Ons Liesbeth is in een Café, daar is ze ook heel best. Bij eerstgenoemde, waar wij waren, was het bar slecht, om 4 uur 's morgens moest ik op, om 10 tot 12 koeien te melken, voeren, mesten, enz. 's middags 2 uur eten, heel de voormiddag, een snee wit en een snee zwart brood., en een glas melk. Mama was steeds ziek, maar ze moest ook bij die mevrouw boer niet onder de ogen komen, dan barste dat wijf bijna van gift. Toen we een betere plaats wisten, zijn we daar weggegaan, hier in de buurt, bij een oude man, met 16 stuks vee, die ik nu melk, mest en voer, en verdere werkzaamheden. Mama doet nu met zijn vrouw het werk in huis. Helga is nu nog bij ons die is nu heel wat dikker geworden. Hans is nog dezelfde, Liesbeth is tamelijk mager geworden. Ons mama heeft er veel mee geleden, zelf ben ik ook 10 pond lichter geworden, dat is veel, want er kon niet veel meer af. Mijn haren zijn van zwart, bijna hagelwit geworden, in een tijd van 6 weken ik heb me al voorgenomen, ze later maar een kleurtje te geven.
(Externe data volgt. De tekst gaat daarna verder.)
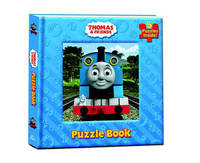 Thomas & Friends Puzzle Book by W. Awdry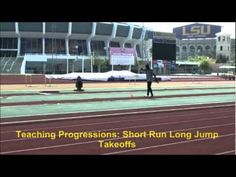 Daily Drills for Jumpers (Long, Triple, and High). Track Drill, Triple Jump, Long Jump, Track Workout, Track And Field, Lsu, Drills, Jumpers, Athlete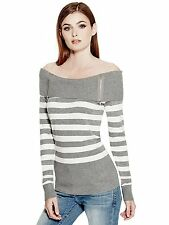 GUESS Sweater Womens Off Shoulder Top Jumper w- Zips S L Grey White Stripe NWT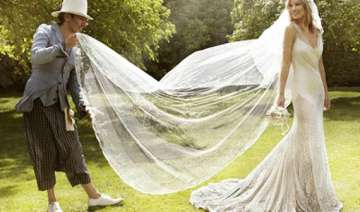 creating kate moss wedding gown saved me john...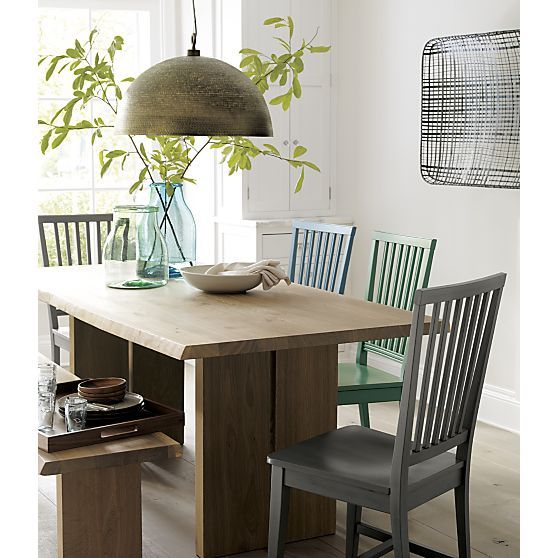 12 best tables images on pinterest table bases trestle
Van het geld wat we hadden meegenomen, hebben we wat kleren gekocht, schoenen hebben we geen meer, het geld is nu op, alleen wat we nog verdienen. 100 gulden heb ik moeten geven voor een hemd, 150 voor een onderbroek, 250 voor een broek, 125 voor een paar klompen, 100 voor een truitje, 400 voor een pak voor Hans, zo krimpt het geld, men is gauw uitgekocht. Maar ondanks alles hebben we goede moed, gezonde ledematen, en een paar werkhanden. We hopen dat god geve, dat we spoedig naar Groesbeek terug mogen.
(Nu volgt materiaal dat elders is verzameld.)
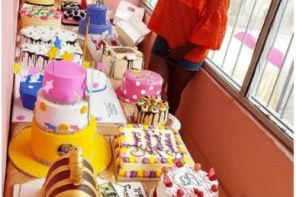 Actress Adediwura Adesegha gets more than 20 cakes to mark her 40th birthday
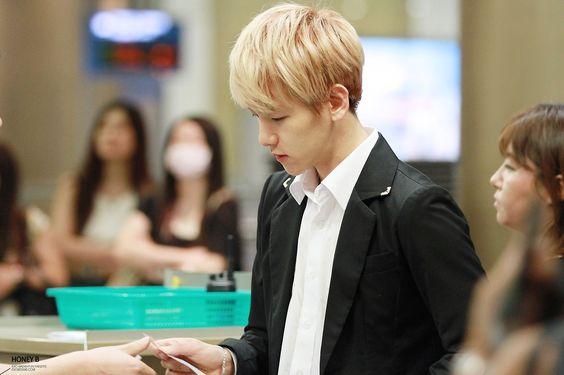 #exo #exok #Baekhyun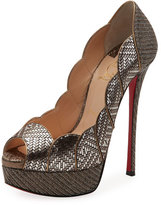 Christian Louboutin Torsatoe Scallop Platform Red Sole Pump, Gray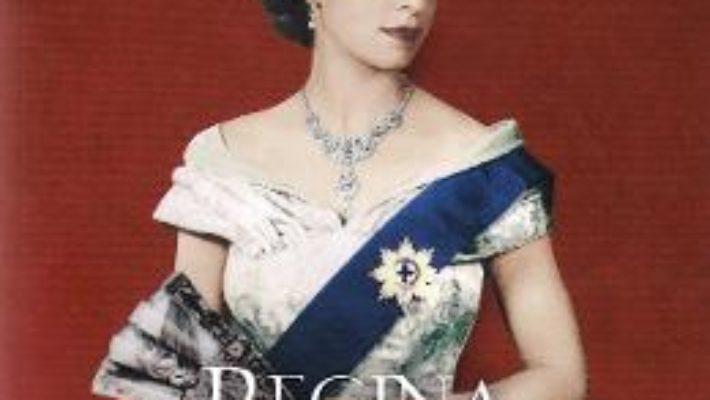 Cartea Regina Elisabeta a II-a – Jean des Cars (download, pret, reducere)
Ons adres is: Albert Verbeet. p/a F.J. Vennema. Valom. Dautumawouden. Frs. P.s Piet, spreek eens met Dorus of Gerrit of J. Duyghuisen al bij de burgemeester van Groesbeek is geweest. We moeten daar schriftelijke vergunning voor hebben, om weer van hier naar Groesbeek te vertrekken, want beminde familie, we houden het hier nog wel uit, maar zijn het toch moe, als koude pap. Doch zeker eerst informeren bij J. Duyghuisen, of hij op de heikant woont, naast Cobus Wanders. Mocht hij er nog geen werk van hebben gemaakt, dan doet u dat wel. In het nieuwe kippenhok in de varkensketel, zaten al onze schoenen, voor 't kippenhok, in de grond zat de was, en al de zondagse kleren. In de sloot achter de tuin, zat het porselein, als men in de tuin gaat links, achter de haag, een voet uit de haag, 0,5 m uit het pad, 0,5 voet diep glazen pot, met waarden, als u er komt, kijk dan eens.